Chisso and Methyl Mercury

Approx. 1932

Chisso starts discharging methyl mercury, which was the causative substance of Minamata disease, to Minamata Bay. (Mercury was used to make acetaldehyde, which is used for vinyl, and mercury was drained with industrial wastewater.)

Minamata City

Approx. 1949

Minamata Village becomes Minamata City (population: 42,270 )

Discovery of Minamata Disease

Approx. May 1, 1956

A disease of unknown cause (Minamata disease) is discovered.
(The official recognition date of Minamata disease : May 1st, 1956)
The administration suspects the disease is infectious, so they disinfect the patients’ houses.
The population reaches a peak at 50,461 people

Cat Experimentation

Approx. 1957

Minamata Public Health Center and Kumamoto University undertake experiments on cats. A cat
develops Minamata disease after being fed fish from Minamata Bay.
Kumamoto Prefecture calls on the people not to eat fish and shellfish in Minamata Bay.
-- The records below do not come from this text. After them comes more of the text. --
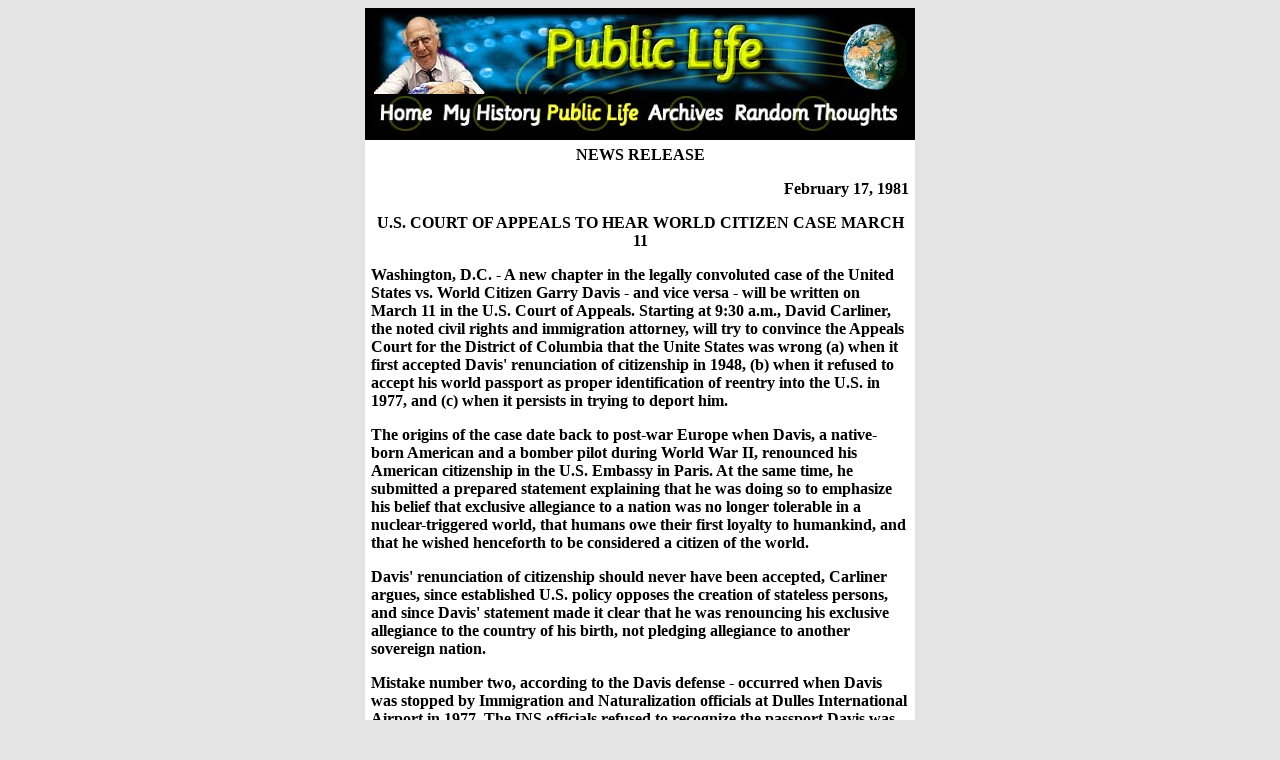

--- FILE ---
content_type: text/html
request_url: https://garrydavis.org/pr_021781.html
body_size: 2333
content:
<html>

<head>
<title>Garry Davis' CyberWorld</title>
</head>

<body TEXT="#000000" BGCOLOR="#E4E4E4" LINK="#FF0000" VLINK="#FF0000">
<div align="center"><center>

<table BORDER="0" CELLSPACING="0" CELLPADDING="6" WIDTH="550">
  <tr>
    <td ALIGN="CENTER" BGCOLOR="#000000"><img SRC="header_publife.jpg" ALT="Welcome to the Garry Davis WebSpace!" WIDTH="533" HEIGHT="80"> <!--webbot bot="ImageMap" rectangle="(0,0) (64,40) index.html" rectangle="(65,0) (172,40) history.html" rectangle="(173,0) (269,40) publiclife.html" rectangle="(270,0) (354,40) archive.html" rectangle="(355,0) (533,40) thoughts.html" src="menu_public.jpg" border="0" alt="menu Imagemap" startspan --><MAP NAME="FrontPageMap"><AREA SHAPE="RECT" COORDS="0, 0, 64, 40" HREF="index.html"><AREA SHAPE="RECT" COORDS="65, 0, 172, 40" HREF="history.html"><AREA SHAPE="RECT" COORDS="173, 0, 269, 40" HREF="publiclife.html"><AREA SHAPE="RECT" COORDS="270, 0, 354, 40" HREF="archive.html"><AREA SHAPE="RECT" COORDS="355, 0, 533, 40" HREF="thoughts.html"></MAP><a href="_vti_bin/shtml.exe/pr_021781.html/map"><img src="menu_public.jpg" border="0" alt="menu Imagemap" ismap width="533" height="40" usemap="#FrontPageMap"></a><!--webbot bot="ImageMap" endspan i-checksum="36223" --><br>
    </td>
  </tr>
  <tr>
    <td bgcolor="ffffff"><p align="center"><!--       PASTE IN YOUR PAGE CONTENT BETWEEN THE DOTTED LINES Begin here ----------------------------------------------------------------------------------> <b>NEWS RELEASE </p>
    <p align="right">February 17, 1981 </p>
    <p align="center">U.S. COURT OF APPEALS TO HEAR WORLD CITIZEN CASE MARCH 11 </p>
    <p>Washington, D.C. - A new chapter in the legally convoluted case of the United States
    vs. World Citizen Garry Davis - and vice versa - will be written on March 11 in the U.S.
    Court of Appeals. Starting at 9:30 a.m., David Carliner, the noted civil rights and
    immigration attorney, will try to convince the Appeals Court for the District of Columbia
    that the Unite States was wrong (a) when it first accepted Davis' renunciation of
    citizenship in 1948, (b) when it refused to accept his world passport as proper
    identification of reentry into the U.S. in 1977, and (c) when it persists in trying to
    deport him. </p>
    <p>The origins of the case date back to post-war Europe when Davis, a native-born American
    and a bomber pilot during World War II, renounced his American citizenship in the U.S.
    Embassy in Paris. At the same time, he submitted a prepared statement explaining that he
    was doing so to emphasize his belief that exclusive allegiance to a nation was no longer
    tolerable in a nuclear-triggered world, that humans owe their first loyalty to humankind,
    and that he wished henceforth to be considered a citizen of the world. </p>
    <p>Davis' renunciation of citizenship should never have been accepted, Carliner argues,
    since established U.S. policy opposes the creation of stateless persons, and since Davis'
    statement made it clear that he was renouncing his exclusive allegiance to the country of
    his birth, not pledging allegiance to another sovereign nation. </p>
    <p>Mistake number two, according to the Davis defense - occurred when Davis was stopped by
    Immigration and Naturalization officials at Dulles International Airport in 1977. The INS
    officials refused to recognize the passport Davis was carrying, a document issued by the
    World Service Authority, the administrative agency of the embryonic world government Davis
    had declared in 1953. There are, Davis says, some 200,000 world passport holders around
    the world, the document has been accepted by numerous governments, and is sanctioned by
    the United Nations' Universal Declaration of Human Rights. </p>
    <p>Mistake number three occurred when Davis was declared an &quot;alien&quot; and was
    &quot;excluded and deported&quot; following the INS hearing. Only he wasn't. </p>
    <p>&quot;The fact that the United States seems unable to grasp,&quot; Davis said, &quot;is
    that there is no place to send me. I'm a U.S. native, born and raised here, and no other
    country has a claim on me or a responsibility for me.&quot; </p>
    <p>It is possible that the U.S. Government has some idea of the problem, since it made no
    move to deport Davis. The World Citizen, officially &quot;excluded&quot; from the U.S.,
    continued to work out of the downtown office of the World Service Authority issuing
    passports and other identifying documents to applicants around the globe and signing up
    citizens for his World Government, which now number over 150,000. </p>
    <p>Davis and Carliner, after waiting nearly two years for the U.S. Government to make its
    move, took the initiative. They took the United States to court, seeking a writ of habeas
    corpus which, if granted, would bring Davis legally into the United States. </p>
    <p>The writ was denied. That denial, by U.S. District Court Judge Thomas Flannery, is now
    being challenged in the Court of Appeals. </p>
    <p>If the appeal fails, Davis says, he and Carliner are prepared to turn to the supreme
    Court. </p>
    <p>&quot;If the Appeal Court or the Supreme Court finds in our favor, it will amount to a
    judicial acknowledgment of my right to enter and leave the country as a world citizen. If
    they find against me, and I remain an 'excludable alien' who can't be deported, the basic
    foolishness of nationalism will be fully exposed. </p>
    <p>&quot;Either way, the cause of world citizenship comes out ahead.&quot; </p>
    <p>Davis established a &quot;World Citizen Legal Fund&quot; to handle contributions to
    help with the legal expenses. <!--       PASTE IN YOUR PAGE CONTENT BETWEEN THE DOTTED LINES  end here  ----------------------------------------------------------------------------------> </p>
    <p align="center"><a href="../p_press.html">Return To Press Release Index</a> </b></td>
  </tr>
  <tr>
    <td VALIGN="TOP" BGCOLOR="#0080C0"><p align="center"><img SRC="wldgovlnk.jpg" BORDER="0" WIDTH="320" HEIGHT="67"></td>
  </tr>
</table>
</center></div>
</body>
</html>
Causation found/compensation

Approx. 1959

Kumamoto University research group announces “Minamata disease is caused by consuming fish and
shellfish from Minamata Bay. It is strongly suspected that mercury is the causative agent.”
Chisso begins experiments with cats by feeding factory wastewater, and a cat shows symptoms,
although it is not revealed.
Patients’ families conclude “sympathy money contract” with Chisso, which states 300,000 yen should
be paid for the deceased.

Methyl Mercury Production Comes to a Halt

Approx. 1968

Chisso stops producing acetaldehyde and discharging methyl mercury.
(Chisso had polluted Minamata Bay and the Shiranui Sea since 1932 for 36 years.)
The Japanese government affirms that Minamata disease is a pollution-triggered disease caused by
Chisso Minamata Factory’s wastewater.

Lawsuit #1

Approx. 1969

The first Minamata disease lawsuit starts.
(The suit was filed to clarify Chisso’s responsibility.)
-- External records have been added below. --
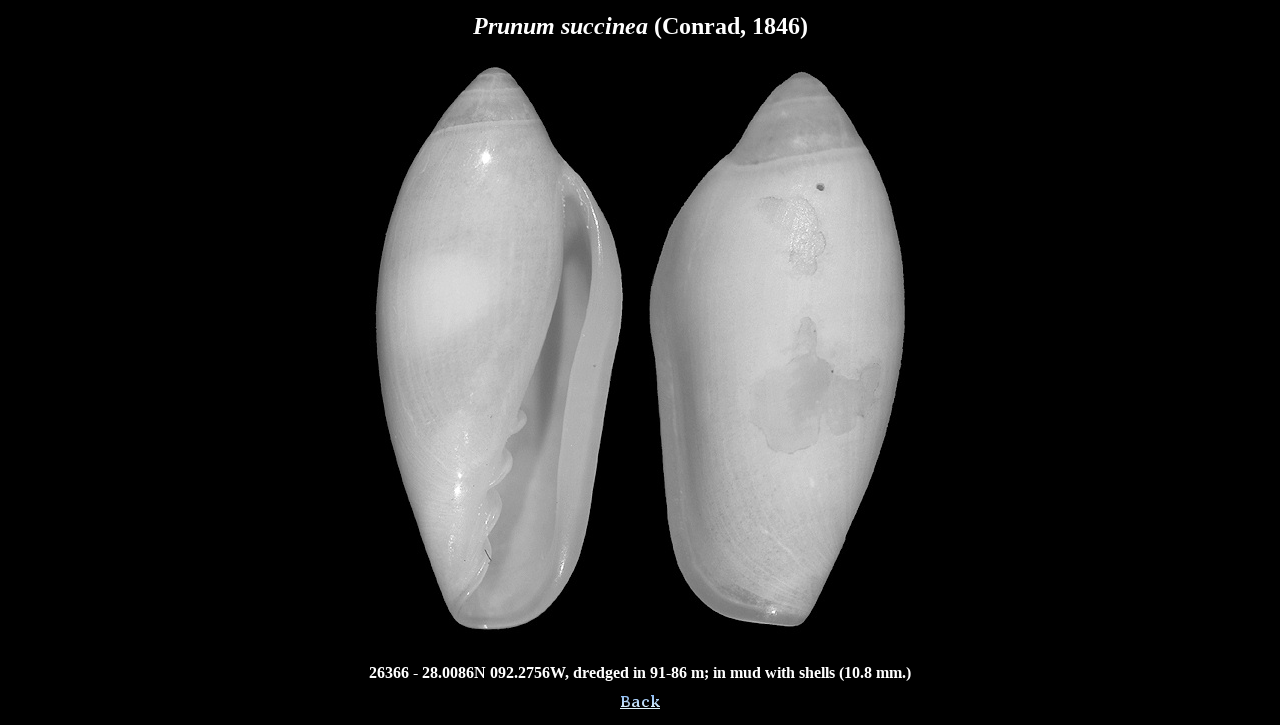

--- FILE ---
content_type: text/html
request_url: https://jaxshells.org/prune.htm
body_size: 924
content:
<HTML>
<HEAD>
  <META NAME="GENERATOR" CONTENT="Microsoft FrontPage 6.0">
  <META HTTP-EQUIV="Content-Type" CONTENT="text/html; charset=iso-8859-1">
  <TITLE>Prunum succinea (Conrad, 1846)</TITLE>
</HEAD>
<BODY BGCOLOR="#000000" TEXT="#FFFFFF">

<div align="center">
	<table border="0" cellpadding="5" cellspacing="0" width="610">
		<tr>
			<td>
			<p align="center">
	<b>
			<i><font size="5">Prunum succinea </font> </i><font size="5">(Conrad, 1846)</font></b></td>
		</tr>
		<tr>
			<td>
			<p align="center">
			<img border="0" src="ps42.jpg" width="574" height="604" alt="Prunum succinea (Conrad, 1846)"></td>
		</tr>
		<tr>
			<td>
			<p align="center"><b>26366 - 28.0086N 092.2756W, dredged in 91-86 m; 
			in mud with shells (10.8 mm.)</b></td>
		</tr>
		<tr>
			<td>
			<p align="center">
<a href="efg1030.htm"><img border="0" src="tibb.gif" width="48" height="20"></a></td>
		</tr>
	</table>
</div>

</BODY></HTML>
Lawsuit #2/ 1st Lawsuit won

Approx. 1973

The second Minamata disease lawsuit starts.
(The suit was filed for compensation for uncertified patients.)
The first lawsuit rules in favor of the patients.
Compensation agreement between Minamata disease patients and Chisso is reached.
(At last, the certified Minamata disease patients received compensation, such as 1.8 million yen for the
deceased, full reimbursement of medical costs, and payment for living expenses.)

Dividing Nets

Approx. 1974

Kumamoto Prefecture sets up the dividing nets.
(The nets were extended to prevent the contaminated fish from spreading.)


Approx. 1977

Minamata Bay Pollution Prevention Project begins.